• **EXCERPT TO READ**:

+++

I knew something was not right about this guy when he was lying about how much it costs to run his WordPress website. Just like he tries to con people into paying him to set up a duns number. You can do it for youself for free.


----------



## Cleanupman (Nov 23, 2012)

I notice he hasn't posted in a while....however...
.....paying him to set up a duns number. You can do it for youself for free.....
This is true, navigate the maze to get the back end done... There are companies that actually charge 5-700 bucks for this service.
so to say he is scamming because you can set a DUNS account for free..he only jumped on a band wagon.
I have my own issues with the guy, this is not the place to air the dirty laundry.
Not sure how many of you have applied for a DUNS, do it and see how fast your in box fills with offers from companies wanting to assist with the back end.
That said.
No question he has a vendetta against the industry.
I forgot one part of the equation...
SAMS accounts; a DUNS Number is nothing without the SAMS. It is the SAMS account that is going to generate your revenue not the DUNS number that is for credit in the corporate world. The is the account that will assist with FEMA, direct accounts with HUD and any other government agency's work loads.
Which, IMHO is a far better investment in your company than investing into locks and a lawn mower.
The reality of this industry. You are working more than one discipline involved and the successful PPI service providers do not place all their eggs in one basket. You have a business license and insurance explore the private sector. 
We do assist with capability statements...
When we put our first one together we would go to local events and get a booth for 25-50 bucks...be surprised how many property owners that have numerous rentals need your services. you catch one new client at an event it more than pays for the booth fee.
The concept that you provide services that people hire 4-5 companies to complete...be surprised how one company providing services becomes extremely appealing.


----------



## crender (Nov 29, 2019)

Cleanupman said:


> I notice he hasn't posted in a while....however...
> .....paying him to set up a duns number. You can do it for youself for free.....
> This is true, navigate the maze to get the back end done... There are companies that actually charge 5-700 bucks for this service.
> so to say he is scamming because you can set a DUNS account for free..he only jumped on a band wagon.
> ...

+++

• **PROVIDED INFORMATION**:

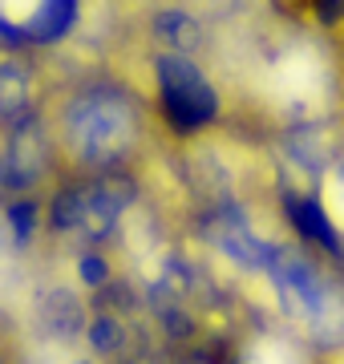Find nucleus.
<instances>
[{
  "label": "nucleus",
  "mask_w": 344,
  "mask_h": 364,
  "mask_svg": "<svg viewBox=\"0 0 344 364\" xmlns=\"http://www.w3.org/2000/svg\"><path fill=\"white\" fill-rule=\"evenodd\" d=\"M203 239H207L219 255H227L231 263L247 267V272H264V275H267V267L276 263L279 247H284V243H272L264 235H255L247 215H243L235 203H219V207L203 219Z\"/></svg>",
  "instance_id": "3"
},
{
  "label": "nucleus",
  "mask_w": 344,
  "mask_h": 364,
  "mask_svg": "<svg viewBox=\"0 0 344 364\" xmlns=\"http://www.w3.org/2000/svg\"><path fill=\"white\" fill-rule=\"evenodd\" d=\"M65 134H69V146L77 150V158L85 166L109 170L130 154L134 138H138V114H134L126 93L90 90L69 105Z\"/></svg>",
  "instance_id": "1"
},
{
  "label": "nucleus",
  "mask_w": 344,
  "mask_h": 364,
  "mask_svg": "<svg viewBox=\"0 0 344 364\" xmlns=\"http://www.w3.org/2000/svg\"><path fill=\"white\" fill-rule=\"evenodd\" d=\"M41 328L49 332L61 344H73L77 336H85V324H90V308L81 304V296H73L69 287H53L41 296Z\"/></svg>",
  "instance_id": "6"
},
{
  "label": "nucleus",
  "mask_w": 344,
  "mask_h": 364,
  "mask_svg": "<svg viewBox=\"0 0 344 364\" xmlns=\"http://www.w3.org/2000/svg\"><path fill=\"white\" fill-rule=\"evenodd\" d=\"M332 182H336V186H340V191H344V162H340V166H336V174H332Z\"/></svg>",
  "instance_id": "16"
},
{
  "label": "nucleus",
  "mask_w": 344,
  "mask_h": 364,
  "mask_svg": "<svg viewBox=\"0 0 344 364\" xmlns=\"http://www.w3.org/2000/svg\"><path fill=\"white\" fill-rule=\"evenodd\" d=\"M77 279L90 287V291H102V287L109 284V259L102 251H85L77 259Z\"/></svg>",
  "instance_id": "15"
},
{
  "label": "nucleus",
  "mask_w": 344,
  "mask_h": 364,
  "mask_svg": "<svg viewBox=\"0 0 344 364\" xmlns=\"http://www.w3.org/2000/svg\"><path fill=\"white\" fill-rule=\"evenodd\" d=\"M81 219H85V198H81V186H69L53 198L49 207V231L53 235H77Z\"/></svg>",
  "instance_id": "12"
},
{
  "label": "nucleus",
  "mask_w": 344,
  "mask_h": 364,
  "mask_svg": "<svg viewBox=\"0 0 344 364\" xmlns=\"http://www.w3.org/2000/svg\"><path fill=\"white\" fill-rule=\"evenodd\" d=\"M4 219H9V231H13V243H16V247L33 243L37 223H41V210H37V203H33V198H16V203H9Z\"/></svg>",
  "instance_id": "14"
},
{
  "label": "nucleus",
  "mask_w": 344,
  "mask_h": 364,
  "mask_svg": "<svg viewBox=\"0 0 344 364\" xmlns=\"http://www.w3.org/2000/svg\"><path fill=\"white\" fill-rule=\"evenodd\" d=\"M73 16H77V0H37L33 16L21 28L33 41H57V37H65V28L73 25Z\"/></svg>",
  "instance_id": "10"
},
{
  "label": "nucleus",
  "mask_w": 344,
  "mask_h": 364,
  "mask_svg": "<svg viewBox=\"0 0 344 364\" xmlns=\"http://www.w3.org/2000/svg\"><path fill=\"white\" fill-rule=\"evenodd\" d=\"M33 117V81L21 61H0V122L13 130Z\"/></svg>",
  "instance_id": "8"
},
{
  "label": "nucleus",
  "mask_w": 344,
  "mask_h": 364,
  "mask_svg": "<svg viewBox=\"0 0 344 364\" xmlns=\"http://www.w3.org/2000/svg\"><path fill=\"white\" fill-rule=\"evenodd\" d=\"M45 170H49V138H45L37 117H25L9 134V146L0 158V182L13 191H28L45 178Z\"/></svg>",
  "instance_id": "4"
},
{
  "label": "nucleus",
  "mask_w": 344,
  "mask_h": 364,
  "mask_svg": "<svg viewBox=\"0 0 344 364\" xmlns=\"http://www.w3.org/2000/svg\"><path fill=\"white\" fill-rule=\"evenodd\" d=\"M81 198H85V219H81L77 235L85 239V243H97V239H106V235L118 227L122 215L130 210L134 182L126 178V174L106 170V174H97L90 186H81Z\"/></svg>",
  "instance_id": "5"
},
{
  "label": "nucleus",
  "mask_w": 344,
  "mask_h": 364,
  "mask_svg": "<svg viewBox=\"0 0 344 364\" xmlns=\"http://www.w3.org/2000/svg\"><path fill=\"white\" fill-rule=\"evenodd\" d=\"M284 210H288L291 227H296V231L304 235V239L320 243V247L332 251V255H344V239H340V231H336L332 215L324 210V203H316V198H308V195H296V191H288V195H284Z\"/></svg>",
  "instance_id": "7"
},
{
  "label": "nucleus",
  "mask_w": 344,
  "mask_h": 364,
  "mask_svg": "<svg viewBox=\"0 0 344 364\" xmlns=\"http://www.w3.org/2000/svg\"><path fill=\"white\" fill-rule=\"evenodd\" d=\"M73 364H93V360H73Z\"/></svg>",
  "instance_id": "17"
},
{
  "label": "nucleus",
  "mask_w": 344,
  "mask_h": 364,
  "mask_svg": "<svg viewBox=\"0 0 344 364\" xmlns=\"http://www.w3.org/2000/svg\"><path fill=\"white\" fill-rule=\"evenodd\" d=\"M158 328L162 336L171 340V344H190V340L199 336V320H195V312L186 308L183 299H174V304H166V308H158Z\"/></svg>",
  "instance_id": "13"
},
{
  "label": "nucleus",
  "mask_w": 344,
  "mask_h": 364,
  "mask_svg": "<svg viewBox=\"0 0 344 364\" xmlns=\"http://www.w3.org/2000/svg\"><path fill=\"white\" fill-rule=\"evenodd\" d=\"M154 73H158V90H162V102H166V114L183 130H195V126H203V122H211L219 114L215 90L207 85V77L186 61L183 53H162Z\"/></svg>",
  "instance_id": "2"
},
{
  "label": "nucleus",
  "mask_w": 344,
  "mask_h": 364,
  "mask_svg": "<svg viewBox=\"0 0 344 364\" xmlns=\"http://www.w3.org/2000/svg\"><path fill=\"white\" fill-rule=\"evenodd\" d=\"M154 33H158V41L166 45L171 53H190V49H199V41H203V28L199 21L190 13H183V9H166V13L154 16Z\"/></svg>",
  "instance_id": "11"
},
{
  "label": "nucleus",
  "mask_w": 344,
  "mask_h": 364,
  "mask_svg": "<svg viewBox=\"0 0 344 364\" xmlns=\"http://www.w3.org/2000/svg\"><path fill=\"white\" fill-rule=\"evenodd\" d=\"M0 364H4V360H0Z\"/></svg>",
  "instance_id": "18"
},
{
  "label": "nucleus",
  "mask_w": 344,
  "mask_h": 364,
  "mask_svg": "<svg viewBox=\"0 0 344 364\" xmlns=\"http://www.w3.org/2000/svg\"><path fill=\"white\" fill-rule=\"evenodd\" d=\"M85 344H90L97 356H126V348H130V328L122 324L118 312H109V308H102V312L90 316V324H85Z\"/></svg>",
  "instance_id": "9"
}]
</instances>
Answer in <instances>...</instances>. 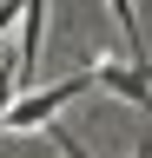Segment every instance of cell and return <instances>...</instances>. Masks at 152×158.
Wrapping results in <instances>:
<instances>
[{
	"label": "cell",
	"instance_id": "1",
	"mask_svg": "<svg viewBox=\"0 0 152 158\" xmlns=\"http://www.w3.org/2000/svg\"><path fill=\"white\" fill-rule=\"evenodd\" d=\"M93 86V66L86 73H73V79H53V86H40V92H20L13 99V112L0 118V132H33V125H60V112L73 106V99H80Z\"/></svg>",
	"mask_w": 152,
	"mask_h": 158
},
{
	"label": "cell",
	"instance_id": "2",
	"mask_svg": "<svg viewBox=\"0 0 152 158\" xmlns=\"http://www.w3.org/2000/svg\"><path fill=\"white\" fill-rule=\"evenodd\" d=\"M40 46H46V0H27V7H20V27H13V59H20V86H27V73L40 66Z\"/></svg>",
	"mask_w": 152,
	"mask_h": 158
},
{
	"label": "cell",
	"instance_id": "3",
	"mask_svg": "<svg viewBox=\"0 0 152 158\" xmlns=\"http://www.w3.org/2000/svg\"><path fill=\"white\" fill-rule=\"evenodd\" d=\"M93 86L119 92V99H132V106H152V73L145 66H112V59H99V66H93Z\"/></svg>",
	"mask_w": 152,
	"mask_h": 158
},
{
	"label": "cell",
	"instance_id": "4",
	"mask_svg": "<svg viewBox=\"0 0 152 158\" xmlns=\"http://www.w3.org/2000/svg\"><path fill=\"white\" fill-rule=\"evenodd\" d=\"M13 99H20V59H13V46L0 53V118L13 112Z\"/></svg>",
	"mask_w": 152,
	"mask_h": 158
},
{
	"label": "cell",
	"instance_id": "5",
	"mask_svg": "<svg viewBox=\"0 0 152 158\" xmlns=\"http://www.w3.org/2000/svg\"><path fill=\"white\" fill-rule=\"evenodd\" d=\"M106 7H112V20H119V33L139 46V7H132V0H106Z\"/></svg>",
	"mask_w": 152,
	"mask_h": 158
},
{
	"label": "cell",
	"instance_id": "6",
	"mask_svg": "<svg viewBox=\"0 0 152 158\" xmlns=\"http://www.w3.org/2000/svg\"><path fill=\"white\" fill-rule=\"evenodd\" d=\"M53 132V145H60V158H93L86 145H80V132H66V125H46Z\"/></svg>",
	"mask_w": 152,
	"mask_h": 158
},
{
	"label": "cell",
	"instance_id": "7",
	"mask_svg": "<svg viewBox=\"0 0 152 158\" xmlns=\"http://www.w3.org/2000/svg\"><path fill=\"white\" fill-rule=\"evenodd\" d=\"M132 158H152V138H139V145H132Z\"/></svg>",
	"mask_w": 152,
	"mask_h": 158
}]
</instances>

+++

• **WRITTEN EXERCISE**:
Transcribe the forum thread about DUNS numbers above, copying everything from "I forgot one" down to "with capability statements...".

• **CORRECT RESPONSE**:
I forgot one part of the equation...
SAMS accounts; a DUNS Number is nothing without the SAMS. It is the SAMS account that is going to generate your revenue not the DUNS number that is for credit in the corporate world. The is the account that will assist with FEMA, direct accounts with HUD and any other government agency's work loads.
Which, IMHO is a far better investment in your company than investing into locks and a lawn mower.
The reality of this industry. You are working more than one discipline involved and the successful PPI service providers do not place all their eggs in one basket. You have a business license and insurance explore the private sector. 
We do assist with capability statements...